§ Compito da svolgere
Secondo il testo selezionato, in quale data fu convocato ad Assisi l'incontro interreligioso di preghiera tra Giovanni Paolo II e i capi religiosi del mondo?

Il concilio Vaticano II, il più alto magistero della Chiesa cattolica,
«esorta al dialogo», Pera (e, se non ne verrà una improbabile smentita, papa
Ratzinger con lui) lo nega. Per molti cattolici si pone il dilemma: seguire le
decisioni del concilio o il sen. Pera con ratifica papale? A me e a molti
cattolici non resta che una scelta obbligata e consapevole: il concilio è
vincolante per la coscienza e la fede. Il papa infine scrive al sen. Pera che
con la sua analisi della multiculturalità, egli «mostra la contraddittorietà
interna di questo concetto e quindi la sua impossibilità politica e culturale».
Ne consegue che politicamente e culturalmente non possano esistere Stati come
gli Stati Uniti, la Russia, la Cina, la stessa Europa, l’immenso continente
latino americano e anche singolarmente l’Inghilterra, l’Italia, la Francia, la
Spagna, la Germania … che da tempo immemorabile sono luoghi della
«multiculturalità» non solo politicamente e culturalmente, ma anche
religiosamente. Il papa, che conosce bene San Tommaso d’Aquino, sa che «contra
factum non valet argumentum» e dimentica che appena due anni or sono egli
stesso scrisse che l’incontro interreligioso di preghiera tra Giovanni Paolo II
e i capi religiosi del mondo convocato ad Assisi il 27 ottobre 1986 «assume il
carattere di una puntuale profezia» (Lettera all’arcivescovo di Assisi,
mons. Domenico Sorrentino, del 4-9-2006).

§ Materiale fornito
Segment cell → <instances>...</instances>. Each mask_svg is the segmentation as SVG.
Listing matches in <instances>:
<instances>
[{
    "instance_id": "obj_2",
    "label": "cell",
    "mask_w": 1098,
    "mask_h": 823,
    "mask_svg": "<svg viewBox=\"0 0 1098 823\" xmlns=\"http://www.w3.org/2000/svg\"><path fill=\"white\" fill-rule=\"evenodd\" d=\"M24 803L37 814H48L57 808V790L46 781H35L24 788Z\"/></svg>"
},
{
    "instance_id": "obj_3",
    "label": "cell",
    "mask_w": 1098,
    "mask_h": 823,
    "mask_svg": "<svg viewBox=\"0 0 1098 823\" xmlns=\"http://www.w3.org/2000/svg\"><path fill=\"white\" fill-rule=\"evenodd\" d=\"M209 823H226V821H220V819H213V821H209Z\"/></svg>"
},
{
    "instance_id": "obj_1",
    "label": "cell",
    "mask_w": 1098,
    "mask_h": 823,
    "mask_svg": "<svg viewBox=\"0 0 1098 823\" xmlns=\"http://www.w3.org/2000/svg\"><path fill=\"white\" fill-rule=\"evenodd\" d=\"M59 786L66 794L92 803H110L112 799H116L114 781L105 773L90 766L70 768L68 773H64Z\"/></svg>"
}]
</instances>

§ Risposta al compito
Il 27 ottobre 1986.